** O QUE FAZER **
(a) Reescreva o trecho sobre o dilema do príncipe Sidarta, tudo desde "Os pais buscam" até "com o específico.", trocando "religiões" por "tradições".
(b) Responda com base no trecho sobre o dilema do príncipe Sidarta:
(i) Qual é a única certeza na vida, ao adquirirmos consciência?
(ii) Para beneficiar quem existem as instituições sociais e políticas?
(iii) Que consolo as religiões oferecem amplamente?
(c) Dê continuidade ao trecho sobre o dilema do príncipe Sidarta a partir do ponto em que ele termina.

** TRECHO DE ORIGEM **
O dilema do príncipe Sidarta nos encara ainda hoje. Nós também nos fechamos nos ‘palácios’ daquilo que é familiar e seguro. Nós também sentimos que a vida é mais do que satisfazer desejos e afastar medos. Nós também sentimos mais angústia quando quebramos nossa rotina habitual e nos percebemos pairando entre o nascimento e a morte – nosso nascimento e nossa morte. Descobrimos que fomos jogados, aparentemente sem escolha, num mundo que não foi feito por nós. A saída dolorosa do útero da mãe é piedosamente esquecida. Mas, ao adquirir consciência, nos damos conta de que a única certeza na vida é que ela terminará. Não gostamos da ideia; tentamos esquecer isso também. Colaboramos com o esquecimento uns dos outros.
Os pais buscam preparar os seus filhos para a vida. As instituições sociais e políticas existem para beneficiar os vivos, não os mortos. As religiões oferecem amplamente um consolo: talvez exista uma chance de que não vamos de fato morrer. De uma forma ou de outra, atuamos para evitar as questões que a existência levanta, considerando nascimento e morte como eventos físicos no tempo e no espaço: a inspiração da primeira lufada de ar e a expiração da última. Eles se tornam fatos isolados, problemáticos mas administráveis quando mantidos à distância do aqui e do agora, onde estamos seguros tratando de passar por mais um dia. A vida se torna, então, um exercício de lidar com o específico.

** DADOS EM ESTUDO **
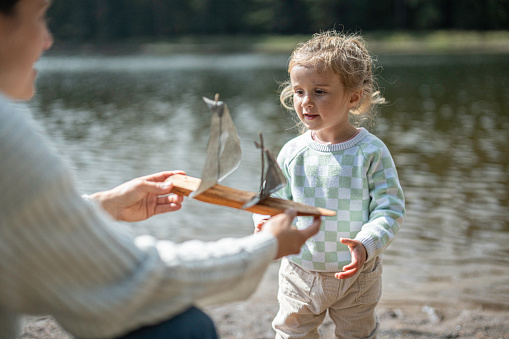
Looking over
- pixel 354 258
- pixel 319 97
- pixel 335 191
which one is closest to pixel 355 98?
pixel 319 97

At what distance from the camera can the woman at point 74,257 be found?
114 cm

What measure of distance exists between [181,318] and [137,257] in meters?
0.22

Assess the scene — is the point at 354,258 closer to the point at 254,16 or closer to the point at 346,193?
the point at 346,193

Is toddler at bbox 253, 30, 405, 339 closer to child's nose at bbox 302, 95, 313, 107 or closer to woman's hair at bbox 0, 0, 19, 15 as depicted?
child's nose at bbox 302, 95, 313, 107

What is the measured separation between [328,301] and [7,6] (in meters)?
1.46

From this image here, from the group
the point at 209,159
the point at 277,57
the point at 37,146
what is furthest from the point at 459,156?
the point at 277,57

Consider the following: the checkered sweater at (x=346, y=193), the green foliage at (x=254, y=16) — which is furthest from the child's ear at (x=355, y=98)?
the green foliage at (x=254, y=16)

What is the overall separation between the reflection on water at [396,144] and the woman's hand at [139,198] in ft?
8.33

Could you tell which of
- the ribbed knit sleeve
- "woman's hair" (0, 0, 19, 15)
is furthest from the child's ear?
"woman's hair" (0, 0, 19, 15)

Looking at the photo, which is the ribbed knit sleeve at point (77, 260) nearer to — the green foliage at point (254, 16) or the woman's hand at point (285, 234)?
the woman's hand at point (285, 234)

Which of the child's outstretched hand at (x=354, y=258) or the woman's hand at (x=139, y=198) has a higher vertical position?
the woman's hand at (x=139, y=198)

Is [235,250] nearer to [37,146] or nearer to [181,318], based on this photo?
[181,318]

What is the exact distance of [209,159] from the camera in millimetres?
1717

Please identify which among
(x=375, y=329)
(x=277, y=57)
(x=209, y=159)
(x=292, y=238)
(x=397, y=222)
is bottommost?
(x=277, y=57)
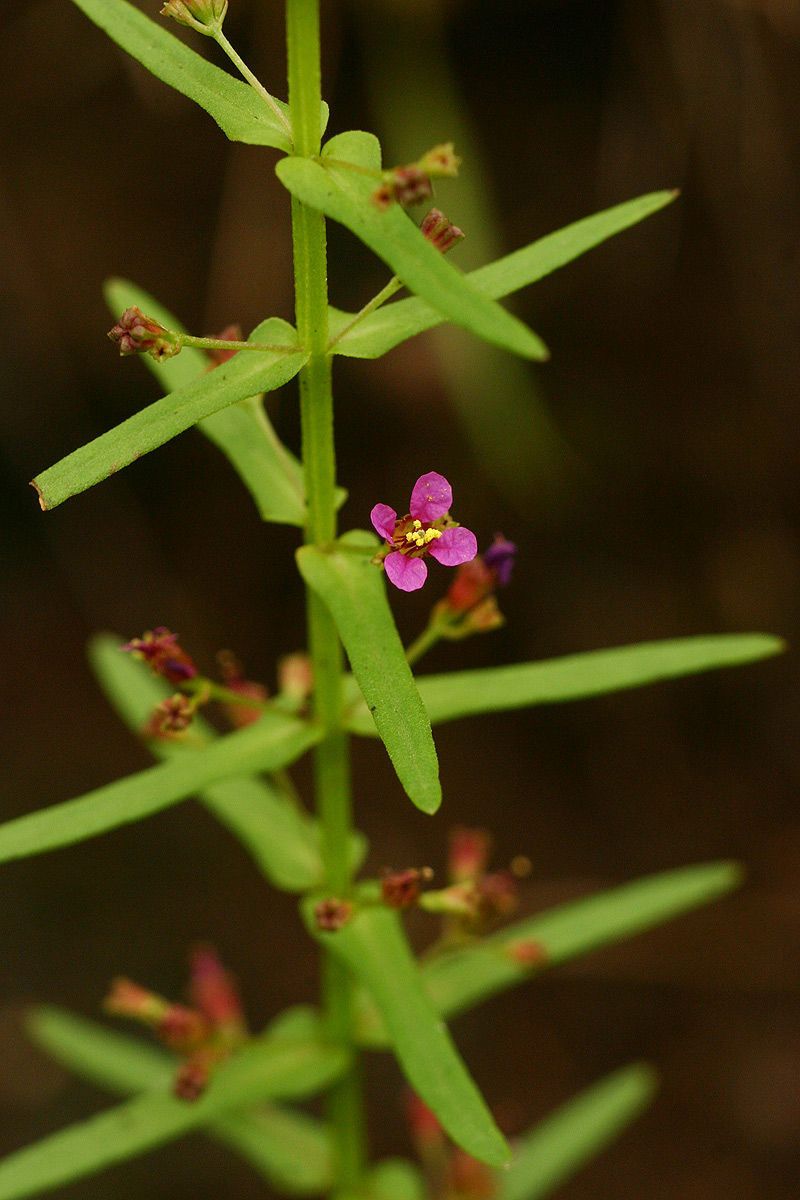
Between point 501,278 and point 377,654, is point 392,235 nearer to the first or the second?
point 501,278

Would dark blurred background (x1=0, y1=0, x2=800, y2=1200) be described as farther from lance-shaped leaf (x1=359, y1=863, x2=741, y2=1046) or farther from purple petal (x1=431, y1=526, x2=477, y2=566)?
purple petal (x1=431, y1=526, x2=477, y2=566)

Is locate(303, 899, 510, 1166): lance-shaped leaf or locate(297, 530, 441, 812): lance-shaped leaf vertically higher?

** RESPOSTAS **
(a)
Os pais buscam preparar os seus filhos para a vida. As instituições sociais e políticas existem para beneficiar os vivos, não os mortos. As tradições oferecem amplamente um consolo: talvez exista uma chance de que não vamos de fato morrer. De uma forma ou de outra, atuamos para evitar as questões que a existência levanta, considerando nascimento e morte como eventos físicos no tempo e no espaço: a inspiração da primeira lufada de ar e a expiração da última. Eles se tornam fatos isolados, problemáticos mas administráveis quando mantidos à distância do aqui e do agora, onde estamos seguros tratando de passar por mais um dia. A vida se torna, então, um exercício de lidar com o específico.

(b)
(i) Que a vida terminará.
(ii) Para beneficiar os vivos, não os mortos.
(iii) Que talvez exista uma chance de que não vamos de fato morrer.

(c)
Buscamos organizar os detalhes do nosso mundo de uma forma que nos sintamos seguros: cercados daquilo que gostamos, protegidos daquilo de que não gostamos. Uma vez que nossa existência material esteja mais ou menos em ordem, podemos voltar nossa atenção ao manejo psíquico das nossas neuroses. Se isso falhar, as maiores ansiedades podem ser mantidas afastadas por um uso criterioso de medicamentos. Essa abordagem funciona bem até que aquilo que não é administrável surja novamente na forma de doença, envelhecimento, culpa, dor, luto, desespero. Não importa quão bem manejemos nossas vidas, quão convincente é a imagem de bem estar que projetamos, nós continuamos a nos envolver com aquilo que odiamos e a perder aquilo que amamos.
Continuamos a não conseguir aquilo que queremos e a não evitar o que não queremos. É claro, experimentamos alegria, sucesso, amor, êxtase. Mas no fim das contas nos vemos mais uma vez inclinados à angústia. Podemos saber disso, mas de fato compreendemos? Percebemos isso, até nos espantamos, mas o hábito nos impele a esquecer. Escondemos isso de nós mesmos e corremos de volta para o mundo que nos promete algo inatingível. Pois, se de fato conseguíssemos compreender, mesmo por um instante, isso poderia mudar tudo.